## [Exercise instructions]
Write out each entry again. Keep every word exactly as it is.

Records from a data collection:
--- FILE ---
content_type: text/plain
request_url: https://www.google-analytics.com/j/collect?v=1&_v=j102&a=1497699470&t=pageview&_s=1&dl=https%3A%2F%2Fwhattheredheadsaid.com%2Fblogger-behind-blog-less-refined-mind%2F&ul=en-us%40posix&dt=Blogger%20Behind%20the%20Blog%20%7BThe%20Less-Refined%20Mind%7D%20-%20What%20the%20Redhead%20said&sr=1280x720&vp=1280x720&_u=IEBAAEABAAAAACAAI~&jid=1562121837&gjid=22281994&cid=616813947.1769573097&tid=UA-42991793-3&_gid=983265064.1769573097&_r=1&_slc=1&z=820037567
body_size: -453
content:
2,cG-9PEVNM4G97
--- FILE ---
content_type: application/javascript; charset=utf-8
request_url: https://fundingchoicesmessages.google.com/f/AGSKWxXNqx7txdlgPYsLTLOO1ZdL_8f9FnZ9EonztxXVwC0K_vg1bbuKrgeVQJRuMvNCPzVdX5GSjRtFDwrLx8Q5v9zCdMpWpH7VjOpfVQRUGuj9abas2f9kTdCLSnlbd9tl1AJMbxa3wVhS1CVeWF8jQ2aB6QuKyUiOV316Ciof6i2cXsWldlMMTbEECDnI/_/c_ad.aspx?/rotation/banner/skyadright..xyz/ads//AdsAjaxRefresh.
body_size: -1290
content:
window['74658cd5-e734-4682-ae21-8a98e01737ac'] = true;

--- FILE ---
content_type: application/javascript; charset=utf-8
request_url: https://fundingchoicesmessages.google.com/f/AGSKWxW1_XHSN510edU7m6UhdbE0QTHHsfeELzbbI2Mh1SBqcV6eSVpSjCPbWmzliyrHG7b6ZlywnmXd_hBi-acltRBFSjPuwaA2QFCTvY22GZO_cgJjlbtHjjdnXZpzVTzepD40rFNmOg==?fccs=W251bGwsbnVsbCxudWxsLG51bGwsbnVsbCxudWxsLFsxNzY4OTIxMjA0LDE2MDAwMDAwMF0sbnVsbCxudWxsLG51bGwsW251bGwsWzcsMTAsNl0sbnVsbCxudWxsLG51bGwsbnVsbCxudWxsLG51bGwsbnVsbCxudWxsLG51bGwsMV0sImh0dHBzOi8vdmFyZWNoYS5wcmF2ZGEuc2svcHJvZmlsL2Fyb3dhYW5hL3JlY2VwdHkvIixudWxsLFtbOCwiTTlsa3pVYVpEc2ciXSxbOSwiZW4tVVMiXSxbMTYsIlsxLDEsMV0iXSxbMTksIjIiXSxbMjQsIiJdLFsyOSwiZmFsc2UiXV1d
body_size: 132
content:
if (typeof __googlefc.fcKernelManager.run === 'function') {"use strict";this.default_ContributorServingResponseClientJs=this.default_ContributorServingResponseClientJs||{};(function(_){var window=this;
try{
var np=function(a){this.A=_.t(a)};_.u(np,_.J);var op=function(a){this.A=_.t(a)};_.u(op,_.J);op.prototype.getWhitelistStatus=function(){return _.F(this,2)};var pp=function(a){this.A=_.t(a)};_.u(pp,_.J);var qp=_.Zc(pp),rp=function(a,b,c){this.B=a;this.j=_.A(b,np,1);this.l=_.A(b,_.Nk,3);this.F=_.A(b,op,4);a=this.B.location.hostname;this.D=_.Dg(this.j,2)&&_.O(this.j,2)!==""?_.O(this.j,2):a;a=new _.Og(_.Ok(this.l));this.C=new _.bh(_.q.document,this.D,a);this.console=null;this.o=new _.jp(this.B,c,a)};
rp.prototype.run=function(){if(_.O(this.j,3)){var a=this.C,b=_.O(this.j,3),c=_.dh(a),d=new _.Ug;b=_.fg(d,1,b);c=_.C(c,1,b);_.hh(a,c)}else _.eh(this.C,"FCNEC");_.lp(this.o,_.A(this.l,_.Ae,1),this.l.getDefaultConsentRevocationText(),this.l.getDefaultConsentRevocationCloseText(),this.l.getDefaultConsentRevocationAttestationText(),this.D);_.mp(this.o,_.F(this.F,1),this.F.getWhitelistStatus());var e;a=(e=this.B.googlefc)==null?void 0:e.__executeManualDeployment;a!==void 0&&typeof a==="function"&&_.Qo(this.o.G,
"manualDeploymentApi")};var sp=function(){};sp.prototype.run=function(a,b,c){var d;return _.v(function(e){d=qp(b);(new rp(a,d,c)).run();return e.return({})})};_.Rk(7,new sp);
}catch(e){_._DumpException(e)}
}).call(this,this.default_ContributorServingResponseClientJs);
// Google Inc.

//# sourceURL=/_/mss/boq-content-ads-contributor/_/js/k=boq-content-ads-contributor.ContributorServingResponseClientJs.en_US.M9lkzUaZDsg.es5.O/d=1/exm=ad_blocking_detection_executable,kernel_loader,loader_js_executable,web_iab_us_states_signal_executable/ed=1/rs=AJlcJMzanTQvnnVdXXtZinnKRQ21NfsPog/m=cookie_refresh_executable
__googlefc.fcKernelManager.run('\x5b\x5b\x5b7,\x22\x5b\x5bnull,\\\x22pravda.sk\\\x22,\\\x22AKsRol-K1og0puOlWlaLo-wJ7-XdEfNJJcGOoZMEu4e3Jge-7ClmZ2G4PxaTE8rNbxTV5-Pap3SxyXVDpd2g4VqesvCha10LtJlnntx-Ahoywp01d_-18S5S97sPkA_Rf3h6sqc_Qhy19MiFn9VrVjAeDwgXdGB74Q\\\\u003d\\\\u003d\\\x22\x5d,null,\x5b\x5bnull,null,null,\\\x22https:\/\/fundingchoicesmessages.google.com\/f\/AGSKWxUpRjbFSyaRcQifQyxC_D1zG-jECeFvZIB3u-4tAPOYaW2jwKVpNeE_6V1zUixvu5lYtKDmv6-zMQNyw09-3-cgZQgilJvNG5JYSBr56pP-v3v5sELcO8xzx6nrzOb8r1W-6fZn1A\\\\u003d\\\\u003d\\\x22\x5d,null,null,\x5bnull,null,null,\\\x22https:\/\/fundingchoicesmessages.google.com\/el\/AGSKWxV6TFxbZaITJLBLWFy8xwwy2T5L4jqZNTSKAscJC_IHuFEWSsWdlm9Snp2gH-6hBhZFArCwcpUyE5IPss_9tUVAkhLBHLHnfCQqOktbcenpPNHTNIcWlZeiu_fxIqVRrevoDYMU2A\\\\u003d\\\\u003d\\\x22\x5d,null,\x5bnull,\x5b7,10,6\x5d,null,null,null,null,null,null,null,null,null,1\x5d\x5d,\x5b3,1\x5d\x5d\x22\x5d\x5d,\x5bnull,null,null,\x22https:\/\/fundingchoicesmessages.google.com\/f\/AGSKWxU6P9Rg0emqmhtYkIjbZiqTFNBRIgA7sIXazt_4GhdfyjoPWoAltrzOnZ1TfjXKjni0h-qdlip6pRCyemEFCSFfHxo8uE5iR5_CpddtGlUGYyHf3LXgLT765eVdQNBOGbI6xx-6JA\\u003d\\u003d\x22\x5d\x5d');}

## [Expected answer]
--- FILE ---
content_type: text/plain
request_url: https://www.google-analytics.com/j/collect?v=1&_v=j102&a=1497699470&t=pageview&_s=1&dl=https%3A%2F%2Fwhattheredheadsaid.com%2Fblogger-behind-blog-less-refined-mind%2F&ul=en-us%40posix&dt=Blogger%20Behind%20the%20Blog%20%7BThe%20Less-Refined%20Mind%7D%20-%20What%20the%20Redhead%20said&sr=1280x720&vp=1280x720&_u=IEBAAEABAAAAACAAI~&jid=1562121837&gjid=22281994&cid=616813947.1769573097&tid=UA-42991793-3&_gid=983265064.1769573097&_r=1&_slc=1&z=820037567
body_size: -453
content:
2,cG-9PEVNM4G97
--- FILE ---
content_type: application/javascript; charset=utf-8
request_url: https://fundingchoicesmessages.google.com/f/AGSKWxXNqx7txdlgPYsLTLOO1ZdL_8f9FnZ9EonztxXVwC0K_vg1bbuKrgeVQJRuMvNCPzVdX5GSjRtFDwrLx8Q5v9zCdMpWpH7VjOpfVQRUGuj9abas2f9kTdCLSnlbd9tl1AJMbxa3wVhS1CVeWF8jQ2aB6QuKyUiOV316Ciof6i2cXsWldlMMTbEECDnI/_/c_ad.aspx?/rotation/banner/skyadright..xyz/ads//AdsAjaxRefresh.
body_size: -1290
content:
window['74658cd5-e734-4682-ae21-8a98e01737ac'] = true;

--- FILE ---
content_type: application/javascript; charset=utf-8
request_url: https://fundingchoicesmessages.google.com/f/AGSKWxW1_XHSN510edU7m6UhdbE0QTHHsfeELzbbI2Mh1SBqcV6eSVpSjCPbWmzliyrHG7b6ZlywnmXd_hBi-acltRBFSjPuwaA2QFCTvY22GZO_cgJjlbtHjjdnXZpzVTzepD40rFNmOg==?fccs=W251bGwsbnVsbCxudWxsLG51bGwsbnVsbCxudWxsLFsxNzY4OTIxMjA0LDE2MDAwMDAwMF0sbnVsbCxudWxsLG51bGwsW251bGwsWzcsMTAsNl0sbnVsbCxudWxsLG51bGwsbnVsbCxudWxsLG51bGwsbnVsbCxudWxsLG51bGwsMV0sImh0dHBzOi8vdmFyZWNoYS5wcmF2ZGEuc2svcHJvZmlsL2Fyb3dhYW5hL3JlY2VwdHkvIixudWxsLFtbOCwiTTlsa3pVYVpEc2ciXSxbOSwiZW4tVVMiXSxbMTYsIlsxLDEsMV0iXSxbMTksIjIiXSxbMjQsIiJdLFsyOSwiZmFsc2UiXV1d
body_size: 132
content:
if (typeof __googlefc.fcKernelManager.run === 'function') {"use strict";this.default_ContributorServingResponseClientJs=this.default_ContributorServingResponseClientJs||{};(function(_){var window=this;
try{
var np=function(a){this.A=_.t(a)};_.u(np,_.J);var op=function(a){this.A=_.t(a)};_.u(op,_.J);op.prototype.getWhitelistStatus=function(){return _.F(this,2)};var pp=function(a){this.A=_.t(a)};_.u(pp,_.J);var qp=_.Zc(pp),rp=function(a,b,c){this.B=a;this.j=_.A(b,np,1);this.l=_.A(b,_.Nk,3);this.F=_.A(b,op,4);a=this.B.location.hostname;this.D=_.Dg(this.j,2)&&_.O(this.j,2)!==""?_.O(this.j,2):a;a=new _.Og(_.Ok(this.l));this.C=new _.bh(_.q.document,this.D,a);this.console=null;this.o=new _.jp(this.B,c,a)};
rp.prototype.run=function(){if(_.O(this.j,3)){var a=this.C,b=_.O(this.j,3),c=_.dh(a),d=new _.Ug;b=_.fg(d,1,b);c=_.C(c,1,b);_.hh(a,c)}else _.eh(this.C,"FCNEC");_.lp(this.o,_.A(this.l,_.Ae,1),this.l.getDefaultConsentRevocationText(),this.l.getDefaultConsentRevocationCloseText(),this.l.getDefaultConsentRevocationAttestationText(),this.D);_.mp(this.o,_.F(this.F,1),this.F.getWhitelistStatus());var e;a=(e=this.B.googlefc)==null?void 0:e.__executeManualDeployment;a!==void 0&&typeof a==="function"&&_.Qo(this.o.G,
"manualDeploymentApi")};var sp=function(){};sp.prototype.run=function(a,b,c){var d;return _.v(function(e){d=qp(b);(new rp(a,d,c)).run();return e.return({})})};_.Rk(7,new sp);
}catch(e){_._DumpException(e)}
}).call(this,this.default_ContributorServingResponseClientJs);
// Google Inc.

//# sourceURL=/_/mss/boq-content-ads-contributor/_/js/k=boq-content-ads-contributor.ContributorServingResponseClientJs.en_US.M9lkzUaZDsg.es5.O/d=1/exm=ad_blocking_detection_executable,kernel_loader,loader_js_executable,web_iab_us_states_signal_executable/ed=1/rs=AJlcJMzanTQvnnVdXXtZinnKRQ21NfsPog/m=cookie_refresh_executable
__googlefc.fcKernelManager.run('\x5b\x5b\x5b7,\x22\x5b\x5bnull,\\\x22pravda.sk\\\x22,\\\x22AKsRol-K1og0puOlWlaLo-wJ7-XdEfNJJcGOoZMEu4e3Jge-7ClmZ2G4PxaTE8rNbxTV5-Pap3SxyXVDpd2g4VqesvCha10LtJlnntx-Ahoywp01d_-18S5S97sPkA_Rf3h6sqc_Qhy19MiFn9VrVjAeDwgXdGB74Q\\\\u003d\\\\u003d\\\x22\x5d,null,\x5b\x5bnull,null,null,\\\x22https:\/\/fundingchoicesmessages.google.com\/f\/AGSKWxUpRjbFSyaRcQifQyxC_D1zG-jECeFvZIB3u-4tAPOYaW2jwKVpNeE_6V1zUixvu5lYtKDmv6-zMQNyw09-3-cgZQgilJvNG5JYSBr56pP-v3v5sELcO8xzx6nrzOb8r1W-6fZn1A\\\\u003d\\\\u003d\\\x22\x5d,null,null,\x5bnull,null,null,\\\x22https:\/\/fundingchoicesmessages.google.com\/el\/AGSKWxV6TFxbZaITJLBLWFy8xwwy2T5L4jqZNTSKAscJC_IHuFEWSsWdlm9Snp2gH-6hBhZFArCwcpUyE5IPss_9tUVAkhLBHLHnfCQqOktbcenpPNHTNIcWlZeiu_fxIqVRrevoDYMU2A\\\\u003d\\\\u003d\\\x22\x5d,null,\x5bnull,\x5b7,10,6\x5d,null,null,null,null,null,null,null,null,null,1\x5d\x5d,\x5b3,1\x5d\x5d\x22\x5d\x5d,\x5bnull,null,null,\x22https:\/\/fundingchoicesmessages.google.com\/f\/AGSKWxU6P9Rg0emqmhtYkIjbZiqTFNBRIgA7sIXazt_4GhdfyjoPWoAltrzOnZ1TfjXKjni0h-qdlip6pRCyemEFCSFfHxo8uE5iR5_CpddtGlUGYyHf3LXgLT765eVdQNBOGbI6xx-6JA\\u003d\\u003d\x22\x5d\x5d');}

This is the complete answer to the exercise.